Rows of spatial question data:
*****
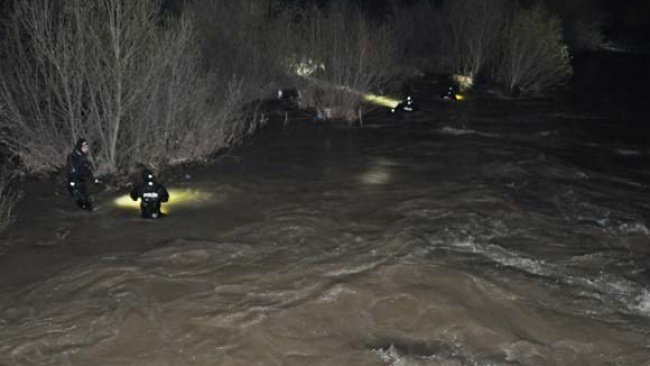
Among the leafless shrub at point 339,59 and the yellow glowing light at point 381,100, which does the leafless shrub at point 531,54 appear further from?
the leafless shrub at point 339,59

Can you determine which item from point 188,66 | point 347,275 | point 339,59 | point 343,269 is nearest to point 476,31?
point 339,59

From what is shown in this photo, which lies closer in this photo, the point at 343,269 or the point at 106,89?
the point at 343,269

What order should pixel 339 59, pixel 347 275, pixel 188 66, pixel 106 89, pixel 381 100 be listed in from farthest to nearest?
*****
WRITTEN EXERCISE:
Return the lines beginning at the one that contains "Can you determine" and continuing through the last line of the data, exactly as they stand and without any others.

RESPONSE TO THIS TASK:
Can you determine which item from point 188,66 | point 347,275 | point 339,59 | point 343,269 is nearest to point 476,31?
point 339,59

From what is shown in this photo, which lies closer in this photo, the point at 343,269 or the point at 106,89?
the point at 343,269

What order should pixel 339 59, pixel 347 275, pixel 188 66, pixel 106 89, pixel 381 100 be listed in from farthest to nearest?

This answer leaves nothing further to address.